OBJECTIVES: Insurance claim databases are a potentially valuable source for evidence generation in NMOSD, a rare autoimmune condition of the central nervous system with scarce real-world data. The use of one International Classification of Diseases (ICD-10) code for NMOSD (G36) has shown limited validity in detecting NMOSD patients from insurance claims. To date, there is no specific ICD code to identify NMOSD relapses. This systematic literature review aimed to identify algorithms to detect NMOSD patients and relapses using insurance claims data.

METHODS: We searched the MEDLINE, Embase and SciSearch databases using a combination of indexed and free terms to identify articles published between 2010–2020. Complementary searches of relevant congress abstracts were conducted. Given the paucity of NMOSD literature and similarities in disease presentation, the scope was extended to multiple sclerosis (MS) to gain insights from a more advanced field. Two independent reviewers screened the abstracts for relevance against pre-determined criteria, followed by an in-depth full-text review and data extraction.
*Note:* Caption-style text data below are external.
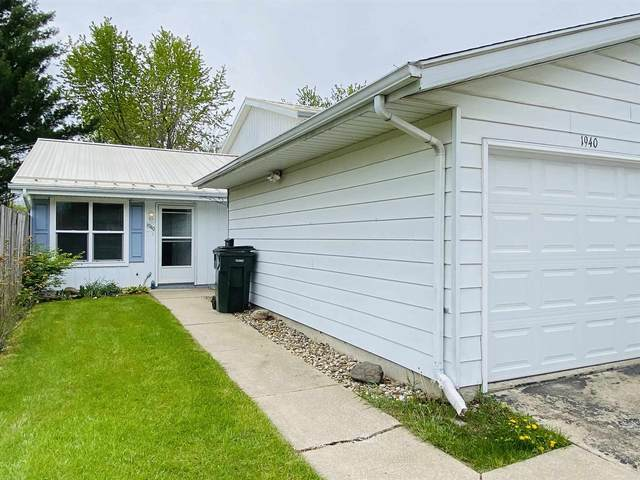 1940 Greenock Street, South Bend, IN 46614 (MLS #202116635) :: Aimee Ness Realty Group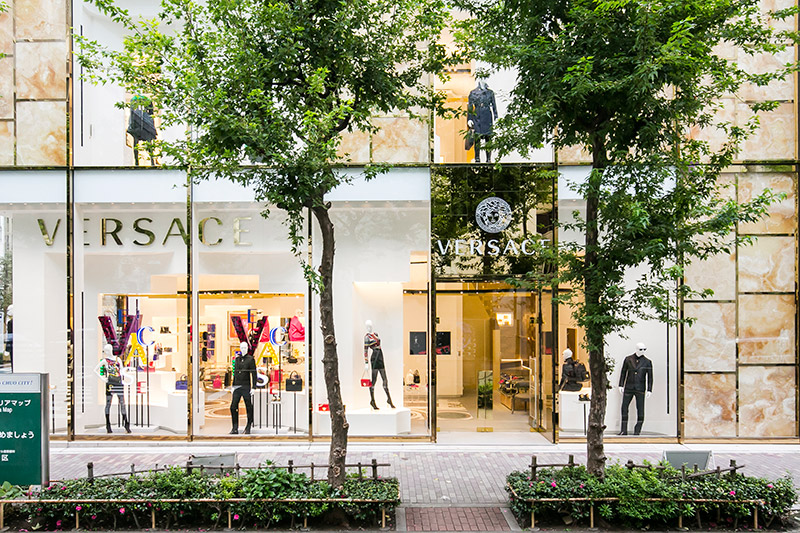Versace-opens-a-new-boutique-in-Tokyo_fy2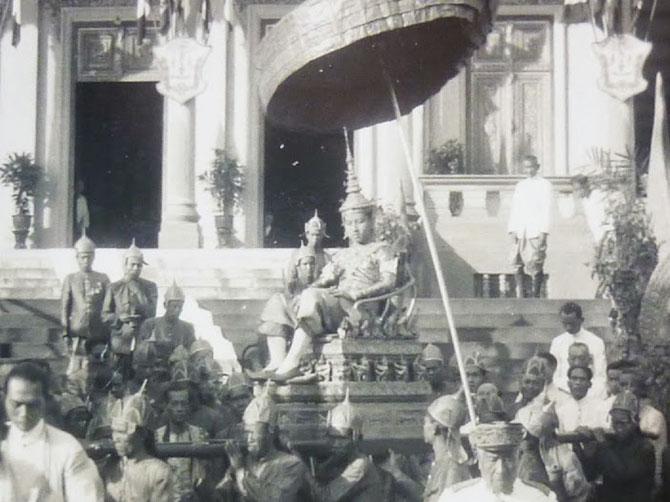 28 OCTOBRE 1941. COURONNEMENT DU ROI NORODOM SIHANOUK;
RESULTS: Ten publications reported NMOSD algorithms, developed using various criteria including prescription claims and exclusion of MS diagnosis, as well as by combining inpatient/outpatient claims with ICD-9/ICD-10 NMO/NMOSD codes and core symptoms. Only one publication validated algorithms against chart reviews to identify NMOSD patients. Two publications described a similar, non-validated algorithm to identify NMOSD relapses. The literature was more abundant for identifying MS patients and relapses, with 13 and 8 publications reporting validated algorithms, respectively. Most were evaluated by external validation; two used indirect validation. Extending the timeframe of encounters, inclusion of prescription data, and combining inpatient and outpatient claims all increased sensitivity, whereas increasing the number of claims improved positive predictive value at the cost of sensitivity.

CONCLUSIONS: Due to the limited evidence, further research is needed to establish robust methods to detect both NMOSD patients and their relapses.